Theory versus Practice
In a practical NLP scenario, the interpretation of cosine similarity hinges on the extent to which the vector embedding encodes polarity in addition to semantic overlap. In the next hands-on example, we are going to investigate the similarity between two given words using a pretrained embedding model that doesn’t encode polarity (all-MiniLM-L6-v2) and one which does (distilbert-base-uncased-finetuned-sst-2-english). We will even use more efficient implementations of cosine similarity and Euclidean distance by leveraging functions provided by the SciPy package.
from scipy.spatial.distance import cosine as cosine_distance
from sentence_transformers import SentenceTransformer
from transformers import AutoTokenizer, AutoModel
import torch
# Words to embed
words = ["movie", "film", "good", "bad", "spoon", "car"]

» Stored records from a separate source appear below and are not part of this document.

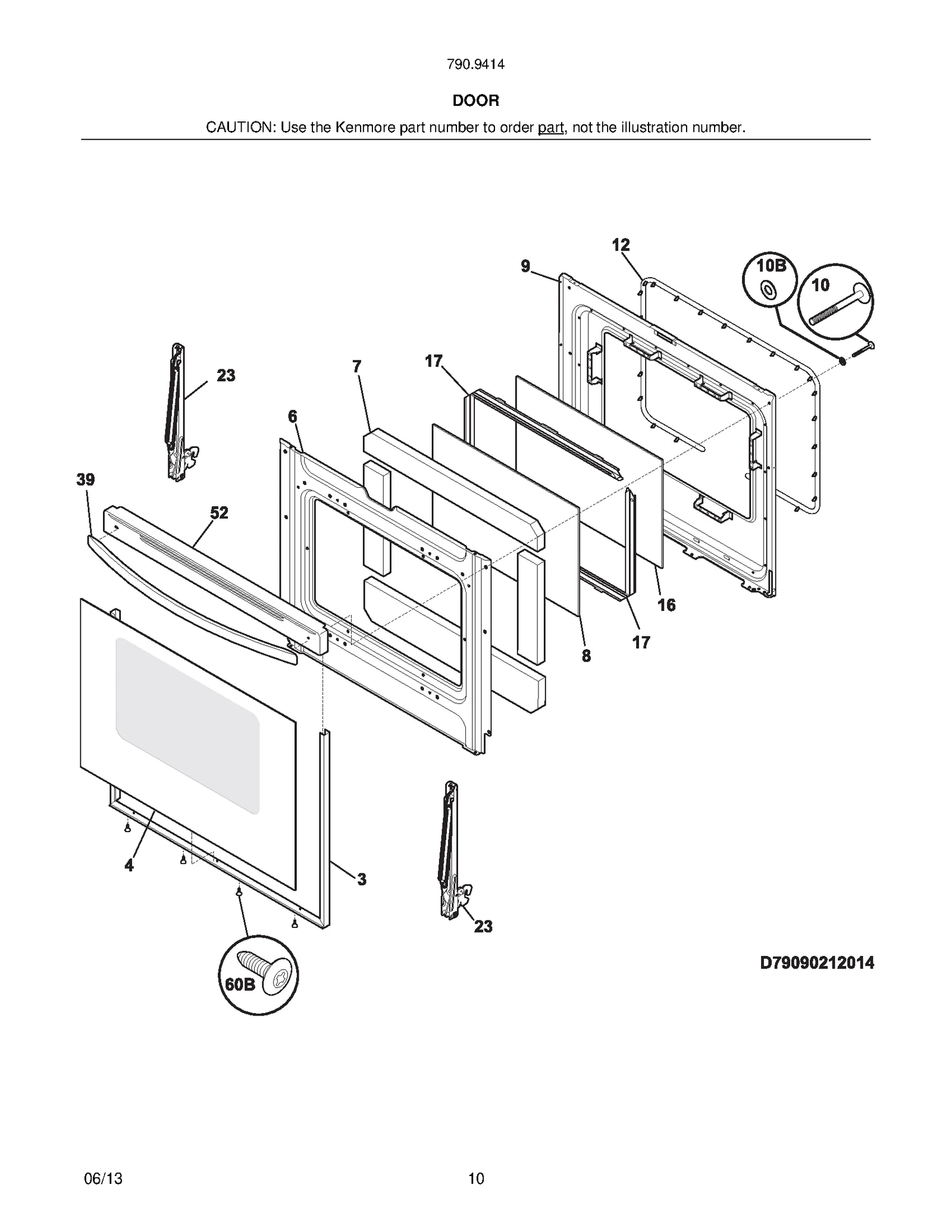 790.9414

DOOR

CAUTION: Use the Kenmore part number to order part, not the illustration number.

12
9
10B
10
23
7
17
6
39
52
16
17
8
4
3
23
60B

D79090212014

06/13

10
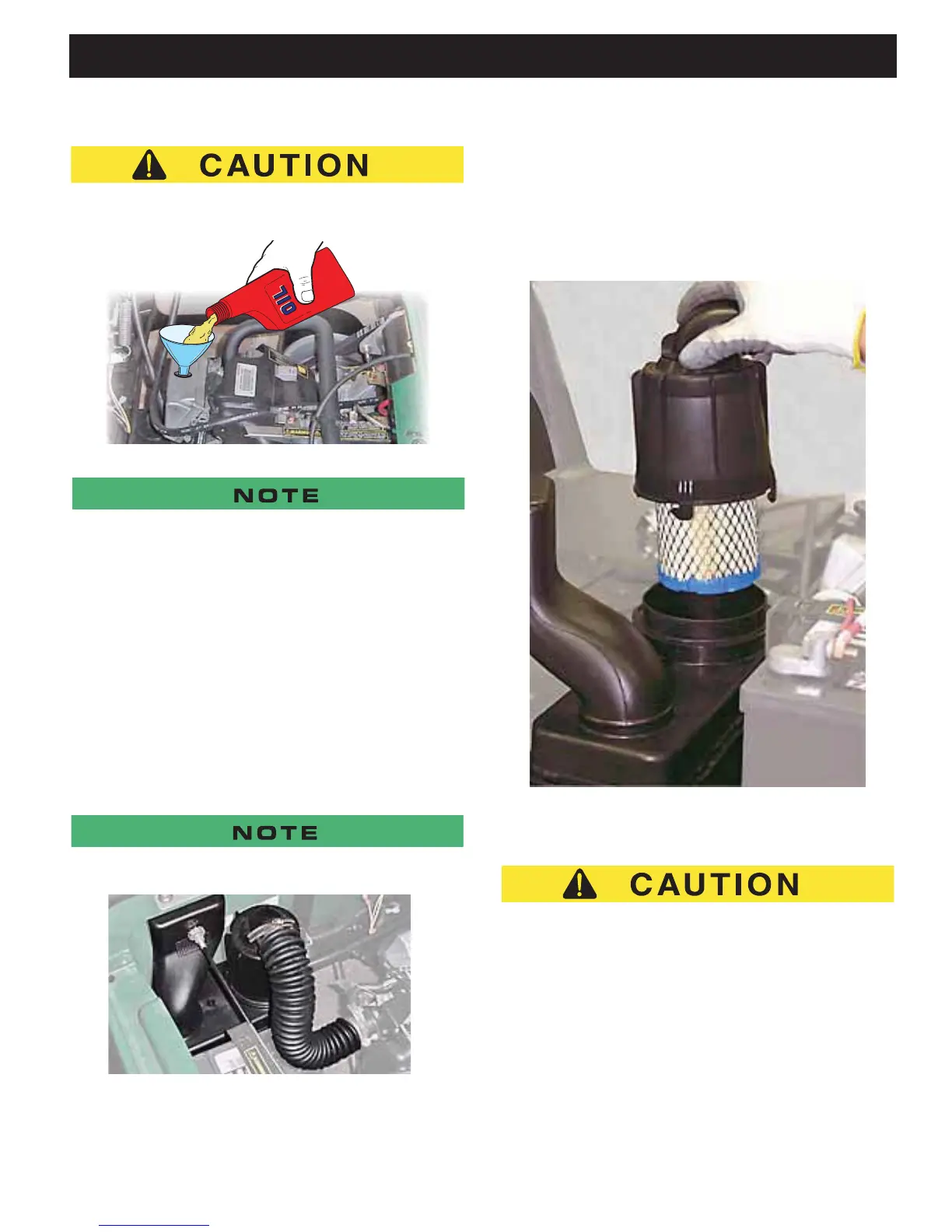 CAUTION

OIL

NOTE

NOTE

CAUTION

# Load a pre-trained embedding model from Hugging Face
model_1 = SentenceTransformer("sentence-transformers/all-MiniLM-L6-v2")
model_2_name = "distilbert-base-uncased-finetuned-sst-2-english"

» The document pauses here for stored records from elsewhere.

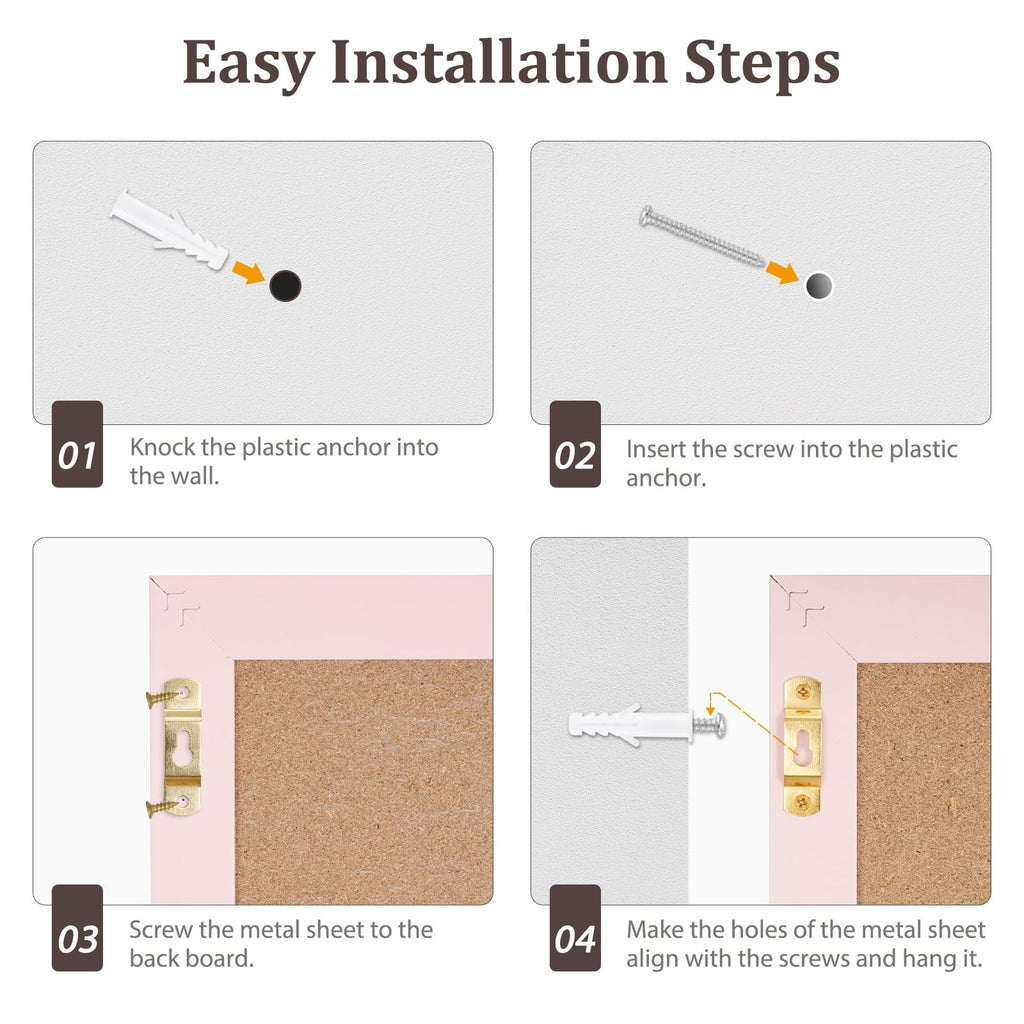 Easy Installation Steps

01 Knock the plastic anchor into the wall.

02 Insert the screw into the plastic anchor.

03 Screw the metal sheet to the back board.

04 Make the holes of the metal sheet align with the screws and hang it.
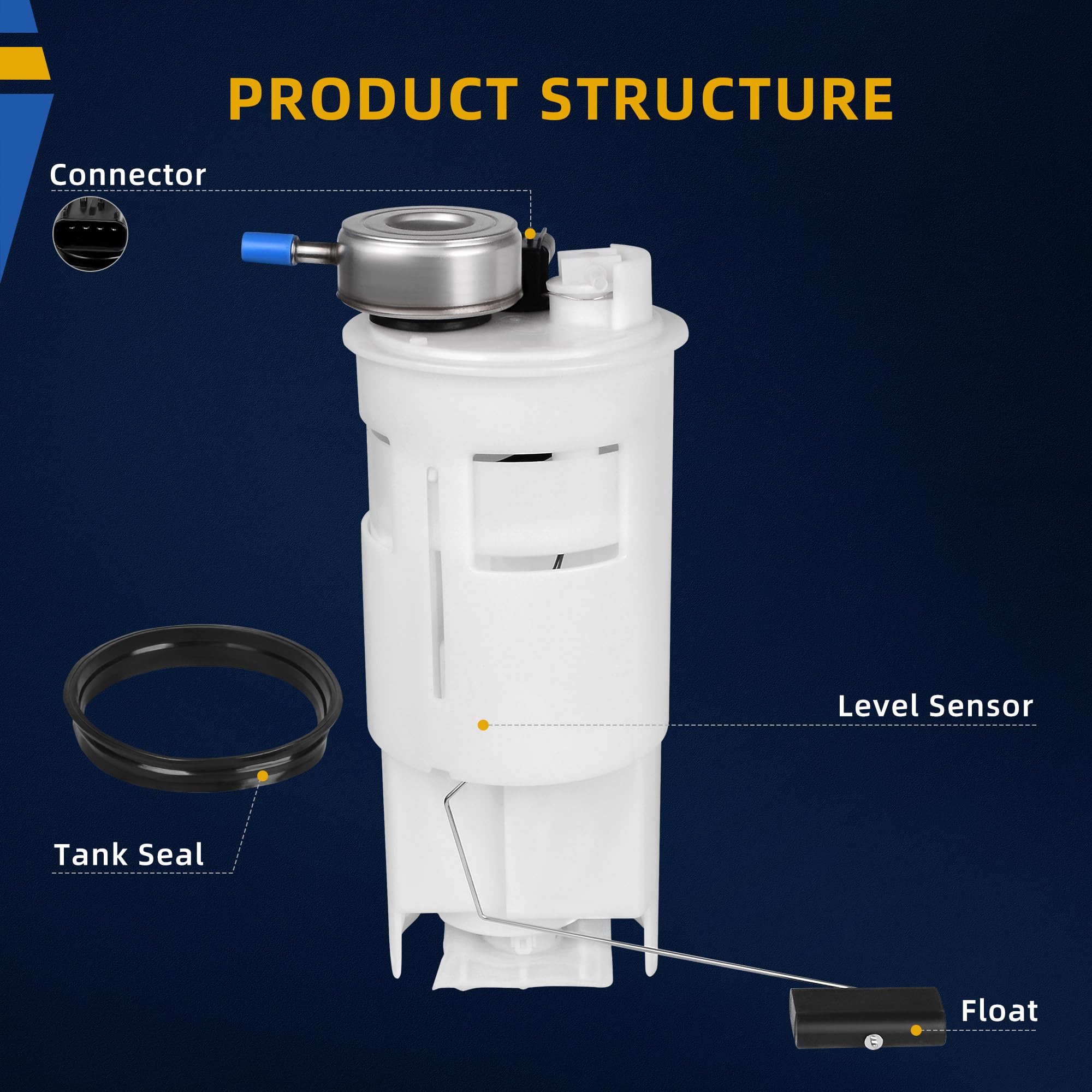 PRODUCT STRUCTURE

Connector

Level Sensor

Tank Seal

Float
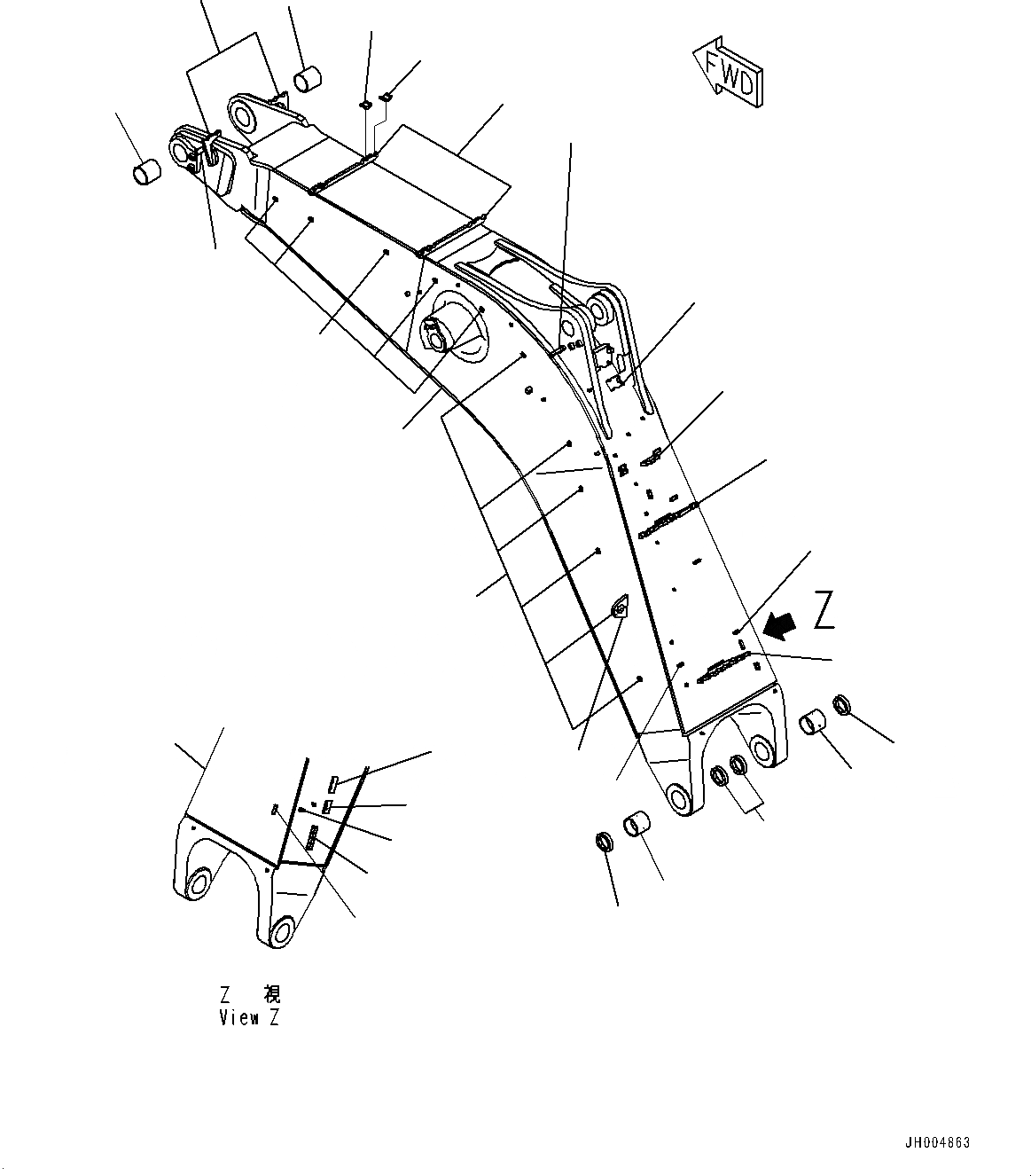 FWD

Z

Z 視
View Z

JH004863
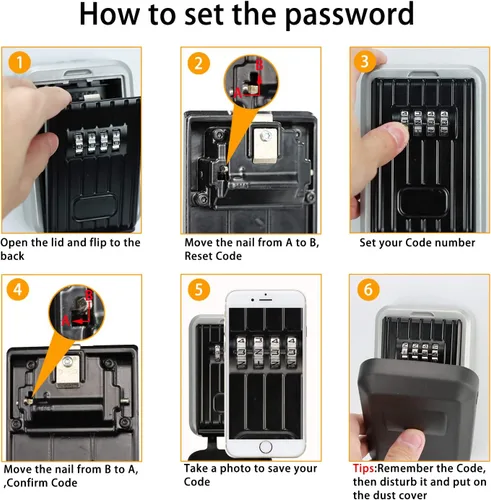 How to set the password

1

Open the lid and flip to the back

2

B

A

Move the nail from A to B, Reset Code

3

Set your Code number

4

B

A

Move the nail from B to A, ,Confirm Code

5

Take a photo to save your Code

6

Tips:Remember the Code, then disturb it and put on the dust cover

model_2_tokenizer = AutoTokenizer.from_pretrained(model_2_name)
model_2 = AutoModel.from_pretrained(model_2_name)
# Generate embeddings for model 1
embeddings_1 = dict(zip(words, model_1.encode(words)))
# Generate embeddings for model 2
inputs = model_2_tokenizer(words, padding=True, truncation=True, return_tensors="pt")
with torch.no_grad():
outputs = model_2(**inputs)
embedding_vectors_model_2 = outputs.last_hidden_state.mean(dim=1)

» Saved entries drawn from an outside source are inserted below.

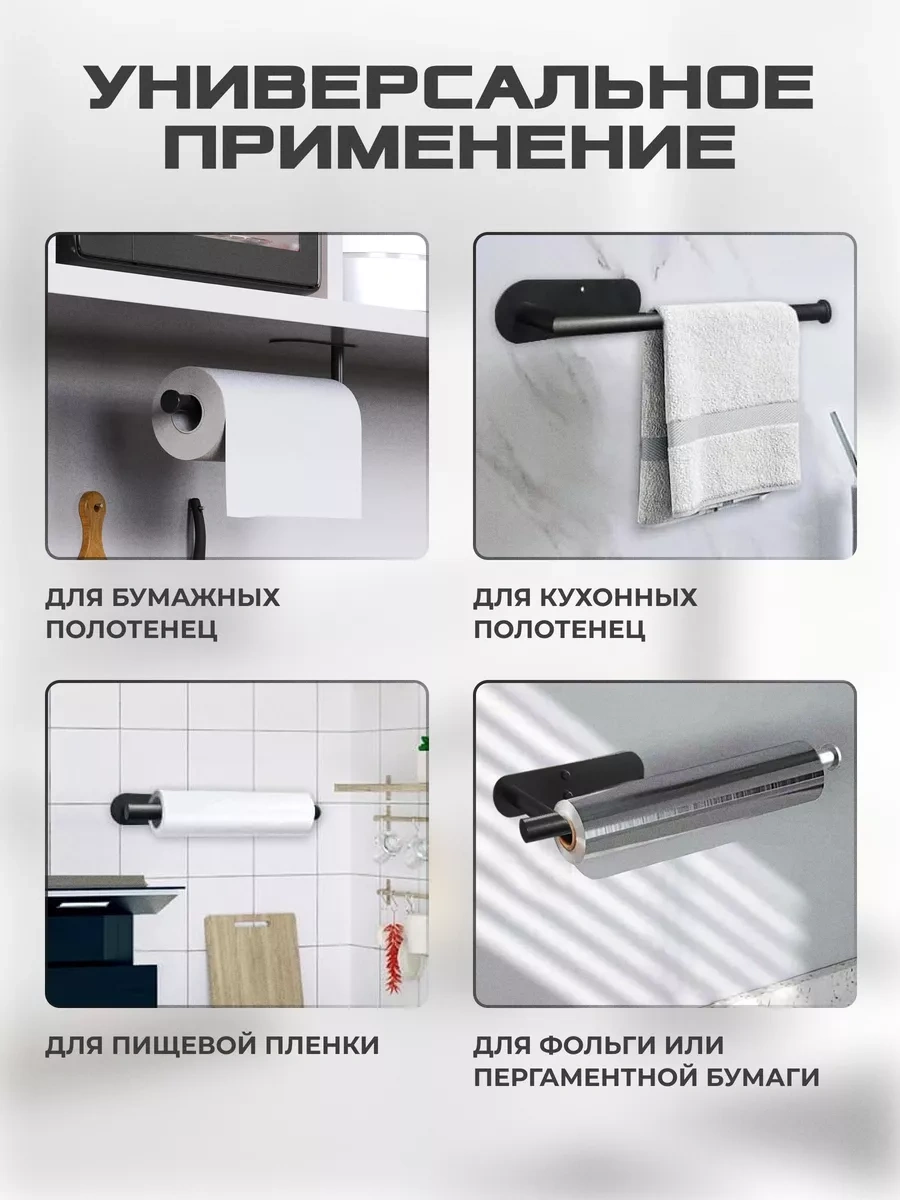 УНИВЕРСАЛЬНОЕ ПРИМЕНЕНИЕ

ДЛЯ БУМАЖНЫХ ПОЛОТЕНЕЦ

ДЛЯ КУХОННЫХ ПОЛОТЕНЕЦ

ДЛЯ ПИЩЕВОЙ ПЛЕНКИ

ДЛЯ ФОЛЬГИ ИЛИ ПЕРГАМЕНТНОЙ БУМАГИ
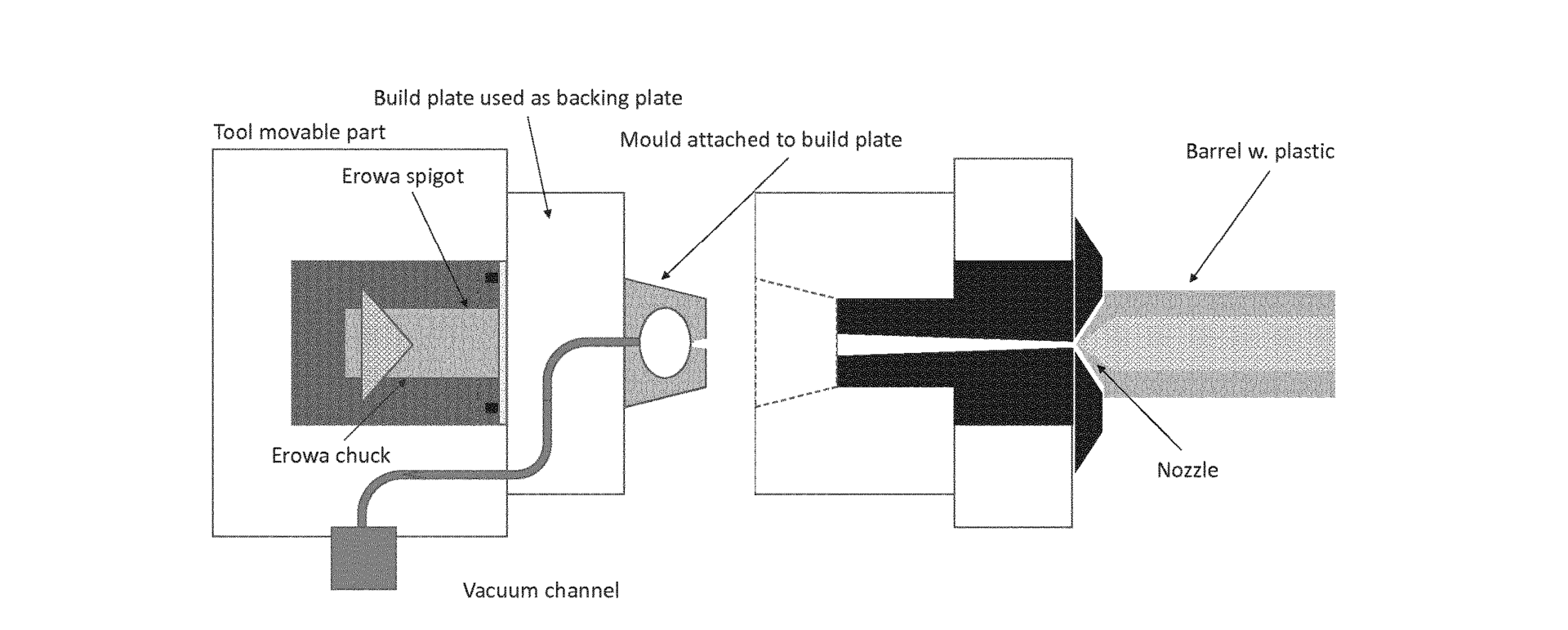 Build plate used as backing plate

Tool movable part

Mould attached to build plate

Barrel w. plastic

Erowa spigot

Erowa chuck

Nozzle

Vacuum channel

embeddings_2 = {word: vector for word, vector in zip(words, embedding_vectors_model_2)}
# Compute and print cosine similarity (1 - cosine distance) for each embedding models
print("Cosine similarity for embedding model 1:")
print("movie", "t", "film", "t", 1 - cosine_distance(embeddings_1["movie"], embeddings_1["film"]))
print("good", "t", "bad", "t", 1 - cosine_distance(embeddings_1["good"], embeddings_1["bad"]))
print("spoon", "t", "automobile", "t", 1 - cosine_distance(embeddings_1["spoon"], embeddings_1["car"]))
print()
print("Cosine similarity for embedding model 2:")
print("movie", "t", "film", "t", 1 - cosine_distance(embeddings_2["movie"], embeddings_2["film"]))
print("good", "t", "bad", "t", 1 - cosine_distance(embeddings_2["good"], embeddings_2["bad"]))
print("spoon", "t", "automobile", "t", 1 - cosine_distance(embeddings_2["spoon"], embeddings_2["car"]))
print()Output:
Cosine similarity for embedding model 1:
movie film 0.8426464702276286
good bad 0.5871497042685934
spoon automobile 0.22919675707817078
Cosine similarity for embedding model 2:
movie film 0.9638281550070811
good bad -0.3416433451550165
spoon automobile 0.5418748837234599The words “movie” and “film”, that are typically used as synonyms, have cosine similarity near 1, suggesting high semantic overlap as expected. The words “good” and “bad” are antonyms, and we see this reflected within the negative cosine similarity result when using the second embedding model known to encode semantic polarity. Finally, the words “spoon” and “automobile” are semantically unrelated, and the corresponding orthogonality of their vector embeddings is indicated by their cosine similarity results being closer to zero than for “movie” and “film”.
The Wrap
The cosine similarity between two vectors is predicated on the cosine of the angle they form, and — unlike metrics akin to Euclidean distance — will not be sensitive to differences in vector magnitudes. In theory, cosine similarity ought to be near 1 if the vectors point in the identical direction (indicating high similarity), near -1 if the vectors point in opposite directions (indicating high dissimilarity), and shut to 0 if the vectors are orthogonal (indicating unrelatedness). Nonetheless, the precise interpretation of cosine similarity in a given NLP scenario is determined by the character of the embedding model used to vectorize the textual data (e.g., whether the embedding model encodes polarity along with semantic overlap).